══ LISTED ENTRIES

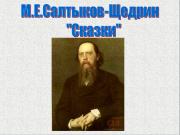 Презентация Салтыков-Щедрин Сказки
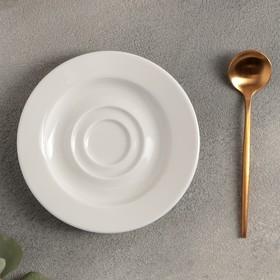 Блюдце для чашки эспрессо «Prime», 13 см, цвет белый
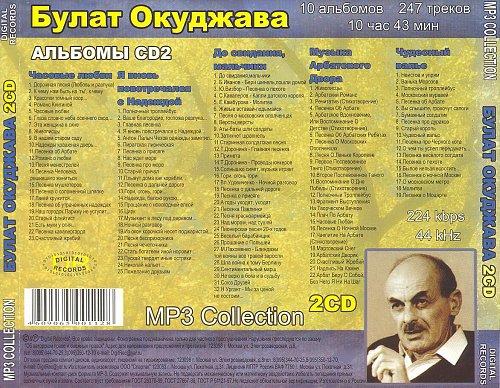 Окуджава Булат - mp3 Collection (2006)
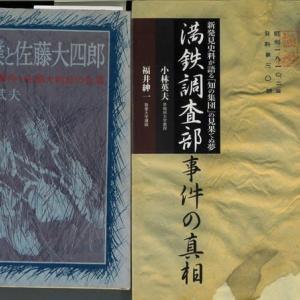 私は田中武夫氏と一緒に仕事をしていた。あの「満州評論」編集者の田中氏と。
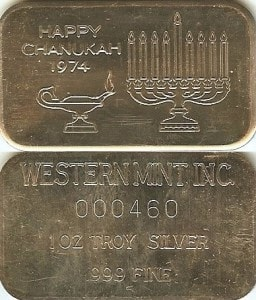 1oz JM WMM Happy Chanukah 1974 2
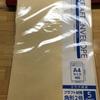 「ラクマ」でも初めて商品が売れました。【初心者】【感想】【発送方法】【流れ】【送り方】【かんたんラクマパック】2019.3.26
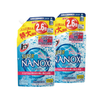 LION TOP Super NANOX Laundry Detergent 950g x 2pcs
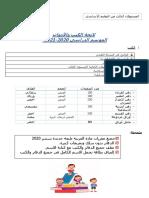 CE2.pdf
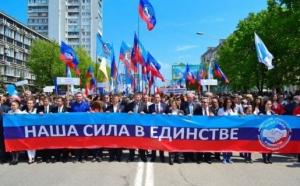 луганск, 9 мая в луганске, парад, день победы, салют, террористы, донбасс, зарплата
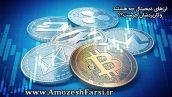 Digital currencies 172x97 - ارزهای دیجیتال چه هستند وکاربردشان چیست ؟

════

→ PROBLEM
A verbatim copy of the records above, without pictures, is required.

→ SOLUTION FOR THIS EXERCISE
 Презентация Салтыков-Щедрин Сказки
 Блюдце для чашки эспрессо «Prime», 13 см, цвет белый
 Окуджава Булат - mp3 Collection (2006)
 私は田中武夫氏と一緒に仕事をしていた。あの「満州評論」編集者の田中氏と。
 1oz JM WMM Happy Chanukah 1974 2
 「ラクマ」でも初めて商品が売れました。【初心者】【感想】【発送方法】【流れ】【送り方】【かんたんラクマパック】2019.3.26
 LION TOP Super NANOX Laundry Detergent 950g x 2pcs
 CE2.pdf
 луганск, 9 мая в луганске, парад, день победы, салют, террористы, донбасс, зарплата
 Digital currencies 172x97 - ارزهای دیجیتال چه هستند وکاربردشان چیست ؟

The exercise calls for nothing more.